At 23:42 +0100 1/15/13, Nick Wellnhofer wrote:
>This function is quite obviously wrong:
>
>    PARROT_PURE_FUNCTION
>    static int
>    auxcmpfunc(ARGIN(const FLOATVAL *i), ARGIN(const FLOATVAL *j))
>    {
>        ASSERT_ARGS(auxcmpfunc)
>        return (int) (*i - *j);
>    }
>
>You can't just cast a floating-point difference to integer and expect it would 
>do the right thing. Every result between -0.5 and 0.5 will result in a zero 
>integer meaning equality although the values compared are in fact different. 
>Something like that should work:
>
>    if (*i == *j) return 0;
>    if (*i <  *j) return -1;
>    else          return 1;
>
>On another note, the line "ASSERT_ARGS(auxcmpfunc)" is useless. auxcmpfunc 
>will always be non-null.
>

Back in the days of Control Data floating point one could get far better speed 
by taking advantage of the fact that a 48 bit integer with the same bit pattern 
of a float was bigger than, smaller than, or equal to another bit pattern which 
is really another float.

In C that kind of thing would have been a union but assembly was the real 
language at the time. FORTRAN didn't have any numbers after it.

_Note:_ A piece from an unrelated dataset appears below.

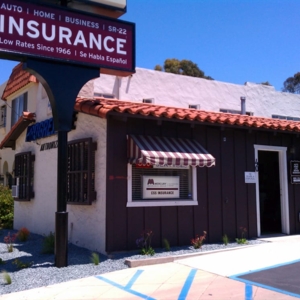 Photo of CSS Insurance Services LLC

Normalized IEEE floats exhibit the same characteristic and the comparison will 
work in 64 bits if the commands provided on the processor chip can get the 
floats into registers than can be compared as integers. Would the speed be any 
better than floating point subtractions in hardware? - I donno.

There is also the question of just what does one mean by equality when 
inequality can be an artifact of the likes of decimal to binary conversion of 
fractions with a finite number of bits.